Porque si hay algo que caracterice a los ibéricos es su capacidad para intentarlo y fracasar estrepitosamente ante la hostilidad manifiesta que producen esas seis palabras, seguidas del clásico «Rafa, no me jodas» o una mirada furtiva al reloj que, paradójicamente, se levantará con nosotros al día siguiente… fresco y sin inmolarse tras incumplir una vez más la eterna promesa de no pedir chupitos de Jägermeister o llamar a la camella cuando lo que toca es desayunar.

Existen 194 países en este dislocado mundo —193 si tenemos en cuenta que el Vaticano es una casa de putas—, todos con sus costumbres, ritos y excesos, pero cuando un español entra en modo pedo sabe que va a socializar, formar parte de algo, efímero y blando, pero algo al fin y al cabo, ser agua, quizás halcón peregrino y afrontar el hecho irrefutable de que no hay un lado oscuro de la luna. En realidad, siempre duerme iluminada por el sol, como las calles que guían nuestros torpes pasos de vuelta a casa.

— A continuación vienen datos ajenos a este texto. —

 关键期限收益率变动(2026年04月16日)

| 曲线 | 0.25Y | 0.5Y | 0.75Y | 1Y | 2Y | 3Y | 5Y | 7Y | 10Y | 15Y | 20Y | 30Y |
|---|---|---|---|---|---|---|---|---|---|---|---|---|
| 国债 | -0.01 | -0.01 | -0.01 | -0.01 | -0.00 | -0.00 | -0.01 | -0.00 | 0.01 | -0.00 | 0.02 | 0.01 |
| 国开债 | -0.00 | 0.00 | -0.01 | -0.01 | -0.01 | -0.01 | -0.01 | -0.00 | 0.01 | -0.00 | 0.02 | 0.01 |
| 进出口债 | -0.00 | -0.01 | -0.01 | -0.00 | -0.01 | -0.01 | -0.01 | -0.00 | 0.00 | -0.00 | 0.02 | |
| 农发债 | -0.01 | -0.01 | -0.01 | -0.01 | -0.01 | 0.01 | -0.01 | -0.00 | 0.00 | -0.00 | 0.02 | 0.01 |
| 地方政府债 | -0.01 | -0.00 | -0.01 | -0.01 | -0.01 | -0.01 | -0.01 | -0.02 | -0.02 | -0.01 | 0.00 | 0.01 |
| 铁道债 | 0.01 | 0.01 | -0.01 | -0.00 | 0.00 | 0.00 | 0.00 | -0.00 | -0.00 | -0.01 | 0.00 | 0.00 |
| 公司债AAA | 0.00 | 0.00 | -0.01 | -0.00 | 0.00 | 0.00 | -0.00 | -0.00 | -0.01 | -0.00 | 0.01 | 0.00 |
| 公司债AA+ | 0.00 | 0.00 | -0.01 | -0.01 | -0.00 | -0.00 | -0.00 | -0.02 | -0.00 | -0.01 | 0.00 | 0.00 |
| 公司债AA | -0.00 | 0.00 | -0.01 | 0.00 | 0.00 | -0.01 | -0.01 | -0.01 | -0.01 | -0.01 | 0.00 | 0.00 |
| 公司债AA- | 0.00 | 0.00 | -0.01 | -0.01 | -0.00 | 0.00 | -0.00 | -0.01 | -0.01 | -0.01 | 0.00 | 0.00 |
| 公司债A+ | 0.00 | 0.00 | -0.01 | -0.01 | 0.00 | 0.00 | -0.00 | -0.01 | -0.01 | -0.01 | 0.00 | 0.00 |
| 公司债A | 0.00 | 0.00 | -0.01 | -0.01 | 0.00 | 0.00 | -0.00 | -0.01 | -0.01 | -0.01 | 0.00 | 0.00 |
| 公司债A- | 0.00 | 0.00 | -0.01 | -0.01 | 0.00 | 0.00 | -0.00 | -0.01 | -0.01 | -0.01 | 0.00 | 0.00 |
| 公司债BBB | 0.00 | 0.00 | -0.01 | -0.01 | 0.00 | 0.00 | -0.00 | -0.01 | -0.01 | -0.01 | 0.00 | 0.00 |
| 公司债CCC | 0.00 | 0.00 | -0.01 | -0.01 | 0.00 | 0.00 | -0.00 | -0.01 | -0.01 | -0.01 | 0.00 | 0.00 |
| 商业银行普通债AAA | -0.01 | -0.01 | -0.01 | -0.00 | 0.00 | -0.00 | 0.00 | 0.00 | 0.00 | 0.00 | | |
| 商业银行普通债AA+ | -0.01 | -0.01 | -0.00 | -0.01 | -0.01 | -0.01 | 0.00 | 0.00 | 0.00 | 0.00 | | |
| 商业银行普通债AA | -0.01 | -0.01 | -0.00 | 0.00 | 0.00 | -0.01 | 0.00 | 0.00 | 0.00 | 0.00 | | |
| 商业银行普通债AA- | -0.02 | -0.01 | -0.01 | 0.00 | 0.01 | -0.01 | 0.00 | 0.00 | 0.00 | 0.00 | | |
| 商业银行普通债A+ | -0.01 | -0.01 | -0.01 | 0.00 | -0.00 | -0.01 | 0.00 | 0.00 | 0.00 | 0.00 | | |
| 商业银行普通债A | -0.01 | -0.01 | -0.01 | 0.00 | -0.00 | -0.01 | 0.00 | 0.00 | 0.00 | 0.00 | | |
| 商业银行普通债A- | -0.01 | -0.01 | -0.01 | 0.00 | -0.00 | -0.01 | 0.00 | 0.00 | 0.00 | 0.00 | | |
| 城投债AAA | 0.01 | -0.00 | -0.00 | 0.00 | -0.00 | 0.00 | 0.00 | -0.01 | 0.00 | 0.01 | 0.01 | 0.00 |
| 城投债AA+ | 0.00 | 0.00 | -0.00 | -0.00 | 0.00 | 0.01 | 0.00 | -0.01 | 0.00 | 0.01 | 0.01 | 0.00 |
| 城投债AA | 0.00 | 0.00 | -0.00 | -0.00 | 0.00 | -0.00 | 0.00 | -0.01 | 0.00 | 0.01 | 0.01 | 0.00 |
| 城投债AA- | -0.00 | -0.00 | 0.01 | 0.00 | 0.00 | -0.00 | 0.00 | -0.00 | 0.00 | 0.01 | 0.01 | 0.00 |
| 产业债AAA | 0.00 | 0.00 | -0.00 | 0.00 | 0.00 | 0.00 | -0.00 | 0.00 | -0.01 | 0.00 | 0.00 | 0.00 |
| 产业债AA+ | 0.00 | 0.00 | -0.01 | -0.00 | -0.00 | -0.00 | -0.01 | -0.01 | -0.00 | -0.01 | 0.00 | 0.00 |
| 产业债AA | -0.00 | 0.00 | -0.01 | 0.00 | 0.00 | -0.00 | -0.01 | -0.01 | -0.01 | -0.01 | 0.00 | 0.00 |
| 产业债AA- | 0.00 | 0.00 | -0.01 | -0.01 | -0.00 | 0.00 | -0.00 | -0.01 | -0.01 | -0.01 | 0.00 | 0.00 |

Oda al alcohol y sus vapores

La historia nos cuenta que Robert Dudley —conde de Leicester y ojito derecho de la reina Isabel I de Inglaterra con la que copulaba entre batalla y esquilmo— fue enviado a los Países Bajos junto a una partida de 6.000 soldados para ayudar a los rebeldes holandeses en su cruzada contra la tiranía española, por aquel entonces un temible y sucio imperio a las órdenes de Felipe II.

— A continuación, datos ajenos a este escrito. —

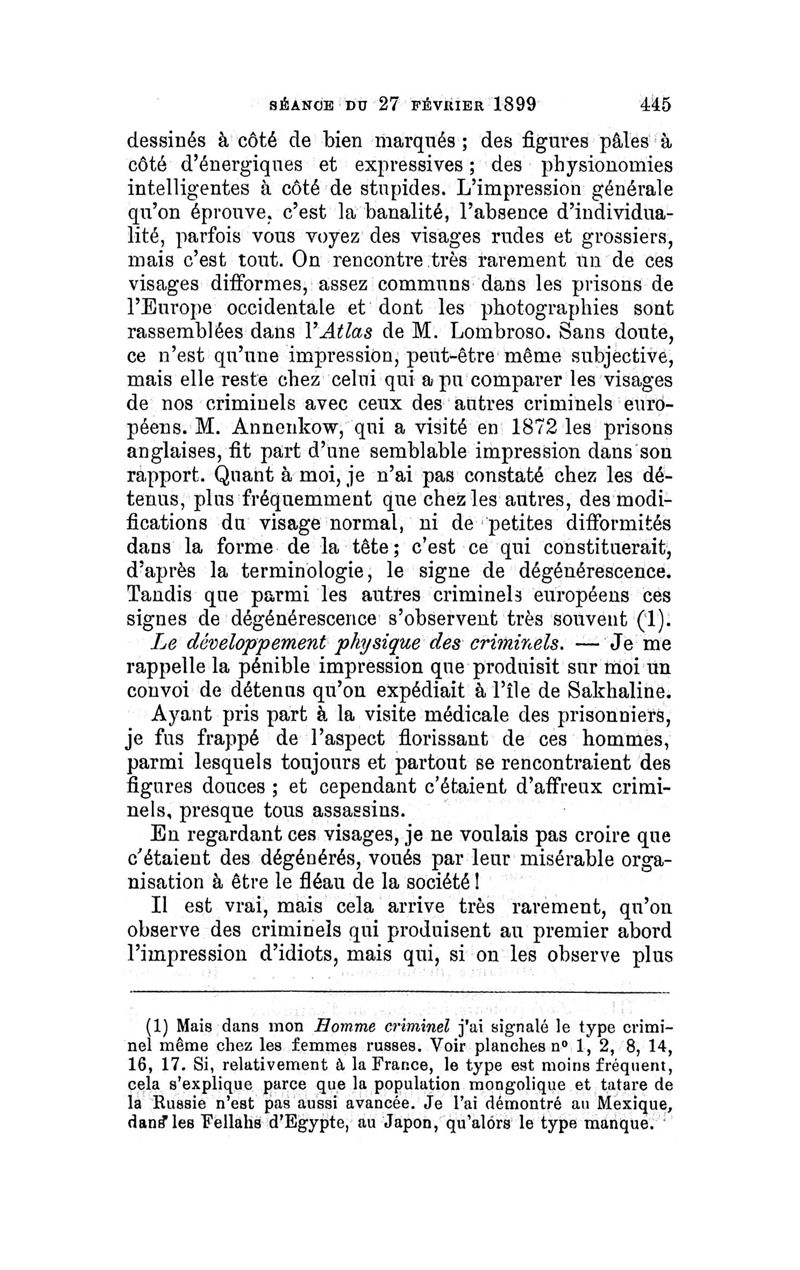 SÉANCE DU 27 FÉVRIER 1899 445

dessinés à côté de bien marqués ; des figures pâles à côté d'énergiques et expressives ; des physionomies intelligentes à côté de stupides. L'impression générale qu'on éprouve, c'est la banalité, l'absence d'individualité, parfois vous voyez des visages rudes et grossiers, mais c'est tout. On rencontre très rarement un de ces visages difformes, assez communs dans les prisons de l'Europe occidentale et dont les photographies sont rassemblées dans l'Atlas de M. Lombroso. Sans doute, ce n'est qu'une impression, peut-être même subjective, mais elle reste chez celui qui a pu comparer les visages de nos criminels avec ceux des autres criminels européens. M. Annenkow, qui a visité en 1872 les prisons anglaises, fit part d'une semblable impression dans son rapport. Quant à moi, je n'ai pas constaté chez les détenus, plus fréquemment que chez les autres, des modifications du visage normal, ni de petites difformités dans la forme de la tête ; c'est ce qui constituerait, d'après la terminologie, le signe de dégénérescence. Tandis que parmi les autres criminels européens ces signes de dégénérescence s'observent très souvent (1).

Le développement physique des criminels. — Je me rappelle la pénible impression que produisit sur moi un convoi de détenus qu'on expédiait à l'île de Sakhaline.

Ayant pris part à la visite médicale des prisonniers, je fus frappé de l'aspect florissant de ces hommes, parmi lesquels toujours et partout se rencontraient des figures douces ; et cependant c'étaient d'affreux criminels, presque tous assassins.

En regardant ces visages, je ne voulais pas croire que c'étaient des dégénérés, voués par leur misérable organisation à être le fléau de la société !

Il est vrai, mais cela arrive très rarement, qu'on observe des criminels qui produisent au premier abord l'impression d'idiots, mais qui, si on les observe plus

(1) Mais dans mon Homme criminel j'ai signalé le type criminel même chez les femmes russes. Voir planches n° 1, 2, 8, 14, 16, 17. Si, relativement à la France, le type est moins fréquent, cela s'explique parce que la population mongolique et tatare de la Russie n'est pas aussi avancée. Je l'ai démontré au Mexique, dans les Fellahs d'Egypte, au Japon, qu'alors le type manque.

Al parecer y antes de cada batalla, los soldados ingleses exigían una ración de «coraje holandés» semejante a la que recibían religiosamente sus camaradas pelirrojos, demostrando una mala hostia tremenda cada vez que salían a cortar cabezas enemigas. Pocos saben que la pócima en cuestión era un buen lingotazo de ginebra, la cantidad suficiente para entonarse antes de morir.

Han transcurrido 434 años desde aquellos días de gin y rosas, pero la mayor parte de los músicos, actores y cirujanos que conozco se siguen entonando con un roncito, dos Jagger o lo que proceda, siempre con el objetivo de conectarse consigo mismos y soportar el enorme vacío —rayano en el horror— relacionado con salir a escena o la hoja en blanco. Es más, en algunos casos y siempre al terminar sus obligaciones contractuales continúan bebiendo, no porque les guste particularmente su sabor, sino porque consiguen, durante unos minutos de Anunciación etílica, algo parecido al gozo en cada sorbo.

Y es que el alcohol camina con las palabras, los focos y las notas, ayuda a sobrellevar la culpa del trabajo —maldición de la clase bebedora—, anestesia el paso del tiempo con sal y limón, ayuda a los feos a encontrar hueco en la cama de las más incautas y es un remedio infalible para soportar la estupidez de los amigos.

Parafraseando a mi querido Toni: «Soy realmente feliz cuando estoy borracho. Es una sensación inigualable. Ni tener hijos ni pollas. Estar pedo es lo mejor de la vida». Salud y moderación.